Exercise details
Set down the whole listing below again, line for line, changing nothing.
>> Begin Data for the task
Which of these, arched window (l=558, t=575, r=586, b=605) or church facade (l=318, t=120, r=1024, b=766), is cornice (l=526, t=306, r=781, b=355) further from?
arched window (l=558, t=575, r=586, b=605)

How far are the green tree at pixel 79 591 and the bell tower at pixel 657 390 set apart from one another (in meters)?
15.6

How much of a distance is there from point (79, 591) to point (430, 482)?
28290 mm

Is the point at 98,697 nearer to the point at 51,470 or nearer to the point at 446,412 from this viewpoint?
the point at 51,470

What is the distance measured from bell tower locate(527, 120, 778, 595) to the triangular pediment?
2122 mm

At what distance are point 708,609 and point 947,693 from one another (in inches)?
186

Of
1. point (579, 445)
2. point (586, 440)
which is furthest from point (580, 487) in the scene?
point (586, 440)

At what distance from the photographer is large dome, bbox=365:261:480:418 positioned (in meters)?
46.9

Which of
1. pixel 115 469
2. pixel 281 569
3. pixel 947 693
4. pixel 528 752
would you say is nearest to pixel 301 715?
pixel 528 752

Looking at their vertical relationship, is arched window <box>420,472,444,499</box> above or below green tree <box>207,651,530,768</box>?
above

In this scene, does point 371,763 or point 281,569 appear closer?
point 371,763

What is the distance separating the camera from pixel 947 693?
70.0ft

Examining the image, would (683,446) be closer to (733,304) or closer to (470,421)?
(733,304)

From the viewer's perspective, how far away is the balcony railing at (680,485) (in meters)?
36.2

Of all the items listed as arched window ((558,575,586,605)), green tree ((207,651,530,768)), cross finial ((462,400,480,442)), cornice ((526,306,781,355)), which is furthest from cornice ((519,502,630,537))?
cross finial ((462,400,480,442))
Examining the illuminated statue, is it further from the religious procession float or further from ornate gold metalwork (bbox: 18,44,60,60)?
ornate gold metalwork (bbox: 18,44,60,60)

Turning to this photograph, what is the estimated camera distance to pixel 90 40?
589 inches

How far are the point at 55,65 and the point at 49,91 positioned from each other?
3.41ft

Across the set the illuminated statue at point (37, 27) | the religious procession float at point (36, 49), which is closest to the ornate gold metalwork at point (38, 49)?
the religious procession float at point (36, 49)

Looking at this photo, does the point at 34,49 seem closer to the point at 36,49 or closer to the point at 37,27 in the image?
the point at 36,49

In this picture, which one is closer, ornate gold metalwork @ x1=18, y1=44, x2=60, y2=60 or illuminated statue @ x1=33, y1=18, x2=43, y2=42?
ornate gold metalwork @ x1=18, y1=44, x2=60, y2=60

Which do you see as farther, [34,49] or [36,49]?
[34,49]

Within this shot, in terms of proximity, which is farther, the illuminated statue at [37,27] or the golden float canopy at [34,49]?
>> End Data for the task
Exercise solution
Which of these, arched window (l=558, t=575, r=586, b=605) or church facade (l=318, t=120, r=1024, b=766), is cornice (l=526, t=306, r=781, b=355) further from?
arched window (l=558, t=575, r=586, b=605)

How far are the green tree at pixel 79 591 and the bell tower at pixel 657 390 set apart from one another (in meters)?
15.6

How much of a distance is there from point (79, 591) to point (430, 482)?
28290 mm

Is the point at 98,697 nearer to the point at 51,470 or nearer to the point at 446,412 from this viewpoint?
the point at 51,470

What is the distance measured from bell tower locate(527, 120, 778, 595) to the triangular pediment?
2122 mm

At what distance are point 708,609 and point 947,693 from one another (in inches)?
186

Of
1. point (579, 445)
2. point (586, 440)
which is furthest from point (580, 487) in the scene?
point (586, 440)

At what distance from the photographer is large dome, bbox=365:261:480:418 positioned (in meters)?
46.9

Which of
1. pixel 115 469
2. pixel 281 569
3. pixel 947 693
4. pixel 528 752
would you say is nearest to pixel 301 715?
pixel 528 752

Looking at their vertical relationship, is arched window <box>420,472,444,499</box> above or below green tree <box>207,651,530,768</box>?
above

In this scene, does point 371,763 or point 281,569 appear closer?
point 371,763

What is the distance separating the camera from pixel 947 693?
70.0ft

Examining the image, would (683,446) be closer to (733,304) or closer to (470,421)?
(733,304)

From the viewer's perspective, how far away is the balcony railing at (680,485) (in meters)?
36.2

Of all the items listed as arched window ((558,575,586,605)), green tree ((207,651,530,768)), cross finial ((462,400,480,442)), cornice ((526,306,781,355)), which is furthest from cornice ((519,502,630,537))?
cross finial ((462,400,480,442))
Examining the illuminated statue, is it further from the religious procession float or further from ornate gold metalwork (bbox: 18,44,60,60)?
ornate gold metalwork (bbox: 18,44,60,60)

Turning to this photograph, what is the estimated camera distance to pixel 90 40?
589 inches

How far are the point at 55,65 and the point at 49,91 positioned from each other?
3.41ft

Across the set the illuminated statue at point (37, 27) | the religious procession float at point (36, 49), which is closest to the ornate gold metalwork at point (38, 49)?
the religious procession float at point (36, 49)

Looking at this photo, does the point at 34,49 seem closer to the point at 36,49 or closer to the point at 37,27 in the image?
the point at 36,49

In this picture, which one is closer, ornate gold metalwork @ x1=18, y1=44, x2=60, y2=60 or illuminated statue @ x1=33, y1=18, x2=43, y2=42?
ornate gold metalwork @ x1=18, y1=44, x2=60, y2=60

Which do you see as farther, [34,49] or [36,49]?
[34,49]

Within this shot, in terms of proximity, which is farther, the illuminated statue at [37,27] or the golden float canopy at [34,49]?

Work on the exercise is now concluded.